# [EXERCISE INSTRUCTIONS]
Take the data below and copy exactly the lines starting at the one with "content_type: image/svg+xml" and finishing at the one with "143.15625 0 L", both included.

*****

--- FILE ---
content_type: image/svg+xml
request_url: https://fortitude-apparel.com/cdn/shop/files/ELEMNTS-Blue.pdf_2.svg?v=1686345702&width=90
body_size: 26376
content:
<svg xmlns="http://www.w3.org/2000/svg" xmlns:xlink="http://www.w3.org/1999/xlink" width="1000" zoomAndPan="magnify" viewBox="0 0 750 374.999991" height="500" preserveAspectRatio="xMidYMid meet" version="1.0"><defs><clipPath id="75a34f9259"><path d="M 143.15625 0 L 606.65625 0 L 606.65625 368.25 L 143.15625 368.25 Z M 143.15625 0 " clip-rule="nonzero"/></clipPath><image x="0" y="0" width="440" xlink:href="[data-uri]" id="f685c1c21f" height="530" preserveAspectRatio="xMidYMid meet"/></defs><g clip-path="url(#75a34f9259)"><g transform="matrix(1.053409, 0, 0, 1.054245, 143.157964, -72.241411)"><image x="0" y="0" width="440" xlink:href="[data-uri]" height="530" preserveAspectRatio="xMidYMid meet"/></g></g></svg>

*****

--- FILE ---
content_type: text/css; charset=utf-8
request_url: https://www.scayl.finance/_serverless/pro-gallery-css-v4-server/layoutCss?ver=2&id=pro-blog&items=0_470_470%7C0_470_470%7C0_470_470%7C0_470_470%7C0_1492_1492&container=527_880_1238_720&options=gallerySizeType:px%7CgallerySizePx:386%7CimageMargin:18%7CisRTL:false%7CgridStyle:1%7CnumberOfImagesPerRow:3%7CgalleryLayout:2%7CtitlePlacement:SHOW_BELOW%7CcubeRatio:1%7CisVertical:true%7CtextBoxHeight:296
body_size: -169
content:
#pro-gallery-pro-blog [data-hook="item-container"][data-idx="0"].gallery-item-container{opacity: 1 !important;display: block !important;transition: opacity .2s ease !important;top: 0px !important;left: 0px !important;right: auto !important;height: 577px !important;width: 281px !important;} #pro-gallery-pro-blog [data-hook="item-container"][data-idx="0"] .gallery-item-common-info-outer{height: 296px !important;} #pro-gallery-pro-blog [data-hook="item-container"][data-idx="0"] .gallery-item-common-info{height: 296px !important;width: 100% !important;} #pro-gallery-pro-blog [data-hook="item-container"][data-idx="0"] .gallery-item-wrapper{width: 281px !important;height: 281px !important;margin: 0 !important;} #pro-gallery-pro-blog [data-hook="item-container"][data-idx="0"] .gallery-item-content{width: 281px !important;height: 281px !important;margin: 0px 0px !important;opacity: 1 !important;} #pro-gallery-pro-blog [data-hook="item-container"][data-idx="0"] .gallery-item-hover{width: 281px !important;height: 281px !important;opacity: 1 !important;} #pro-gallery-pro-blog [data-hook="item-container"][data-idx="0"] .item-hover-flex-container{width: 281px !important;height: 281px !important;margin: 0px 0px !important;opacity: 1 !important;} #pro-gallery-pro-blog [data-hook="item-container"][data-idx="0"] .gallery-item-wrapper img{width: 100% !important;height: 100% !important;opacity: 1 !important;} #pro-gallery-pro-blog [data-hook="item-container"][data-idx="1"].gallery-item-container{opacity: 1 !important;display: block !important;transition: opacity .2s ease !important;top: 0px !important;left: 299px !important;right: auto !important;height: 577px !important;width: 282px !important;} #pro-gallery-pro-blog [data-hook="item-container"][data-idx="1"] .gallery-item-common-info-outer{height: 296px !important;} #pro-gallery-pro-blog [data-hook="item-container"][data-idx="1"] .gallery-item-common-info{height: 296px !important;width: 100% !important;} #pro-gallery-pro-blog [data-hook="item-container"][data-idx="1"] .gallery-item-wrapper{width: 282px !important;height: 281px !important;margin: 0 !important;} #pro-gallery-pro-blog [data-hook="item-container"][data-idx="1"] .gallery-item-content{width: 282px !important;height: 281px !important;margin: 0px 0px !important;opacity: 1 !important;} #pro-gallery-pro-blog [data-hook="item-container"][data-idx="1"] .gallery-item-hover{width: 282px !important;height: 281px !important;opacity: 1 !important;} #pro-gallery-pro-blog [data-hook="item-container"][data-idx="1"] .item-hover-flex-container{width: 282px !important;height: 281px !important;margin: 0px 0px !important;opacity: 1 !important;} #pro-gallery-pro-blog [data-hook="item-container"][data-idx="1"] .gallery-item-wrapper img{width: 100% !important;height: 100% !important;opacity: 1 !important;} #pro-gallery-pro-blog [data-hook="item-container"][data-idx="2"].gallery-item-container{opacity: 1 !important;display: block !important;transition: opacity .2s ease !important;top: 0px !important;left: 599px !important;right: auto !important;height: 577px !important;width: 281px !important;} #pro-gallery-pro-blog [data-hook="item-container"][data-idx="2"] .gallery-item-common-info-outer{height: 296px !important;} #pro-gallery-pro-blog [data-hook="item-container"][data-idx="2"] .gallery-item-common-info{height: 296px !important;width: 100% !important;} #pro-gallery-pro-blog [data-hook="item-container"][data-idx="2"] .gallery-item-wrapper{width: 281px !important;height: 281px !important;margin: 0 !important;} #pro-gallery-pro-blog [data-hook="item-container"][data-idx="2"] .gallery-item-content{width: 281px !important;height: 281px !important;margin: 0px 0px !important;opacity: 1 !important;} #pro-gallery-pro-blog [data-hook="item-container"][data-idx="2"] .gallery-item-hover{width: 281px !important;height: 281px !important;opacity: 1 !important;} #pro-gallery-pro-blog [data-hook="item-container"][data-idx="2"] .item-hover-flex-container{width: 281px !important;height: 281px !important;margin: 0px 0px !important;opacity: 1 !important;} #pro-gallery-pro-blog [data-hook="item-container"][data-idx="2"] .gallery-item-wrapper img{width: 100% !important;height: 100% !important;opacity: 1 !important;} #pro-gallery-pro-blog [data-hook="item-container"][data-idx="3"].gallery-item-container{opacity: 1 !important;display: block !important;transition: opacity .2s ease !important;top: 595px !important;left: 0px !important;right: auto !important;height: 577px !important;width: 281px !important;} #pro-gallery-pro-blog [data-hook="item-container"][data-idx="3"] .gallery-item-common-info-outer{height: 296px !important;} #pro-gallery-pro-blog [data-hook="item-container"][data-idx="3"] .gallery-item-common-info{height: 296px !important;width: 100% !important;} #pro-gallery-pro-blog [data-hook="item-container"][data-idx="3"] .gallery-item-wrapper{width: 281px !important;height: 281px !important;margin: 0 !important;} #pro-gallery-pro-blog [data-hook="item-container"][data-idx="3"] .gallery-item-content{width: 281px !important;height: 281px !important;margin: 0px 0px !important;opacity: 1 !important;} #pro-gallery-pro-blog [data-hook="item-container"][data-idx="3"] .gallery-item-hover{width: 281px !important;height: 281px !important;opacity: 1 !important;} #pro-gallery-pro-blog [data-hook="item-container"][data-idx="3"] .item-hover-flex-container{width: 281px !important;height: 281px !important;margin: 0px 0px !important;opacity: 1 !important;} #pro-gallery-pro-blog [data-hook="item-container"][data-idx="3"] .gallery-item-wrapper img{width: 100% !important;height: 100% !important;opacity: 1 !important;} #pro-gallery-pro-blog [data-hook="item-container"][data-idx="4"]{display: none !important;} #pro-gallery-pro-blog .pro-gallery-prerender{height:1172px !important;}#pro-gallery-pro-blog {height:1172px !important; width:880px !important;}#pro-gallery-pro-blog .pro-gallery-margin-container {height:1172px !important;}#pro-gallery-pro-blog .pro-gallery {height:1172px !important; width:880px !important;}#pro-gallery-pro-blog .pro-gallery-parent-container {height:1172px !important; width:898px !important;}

*****

# [ANSWER TO THIS PROBLEM]
content_type: image/svg+xml
request_url: https://fortitude-apparel.com/cdn/shop/files/ELEMNTS-Blue.pdf_2.svg?v=1686345702&width=90
body_size: 26376
content:
<svg xmlns="http://www.w3.org/2000/svg" xmlns:xlink="http://www.w3.org/1999/xlink" width="1000" zoomAndPan="magnify" viewBox="0 0 750 374.999991" height="500" preserveAspectRatio="xMidYMid meet" version="1.0"><defs><clipPath id="75a34f9259"><path d="M 143.15625 0 L 606.65625 0 L 606.65625 368.25 L 143.15625 368.25 Z M 143.15625 0 " clip-rule="nonzero"/></clipPath><image x="0" y="0" width="440" xlink:href="[data-uri]" id="f685c1c21f" height="530" preserveAspectRatio="xMidYMid meet"/></defs><g clip-path="url(#75a34f9259)"><g transform="matrix(1.053409, 0, 0, 1.054245, 143.157964, -72.241411)"><image x="0" y="0" width="440" xlink:href="[data-uri]" height="530" preserveAspectRatio="xMidYMid meet"/></g></g></svg>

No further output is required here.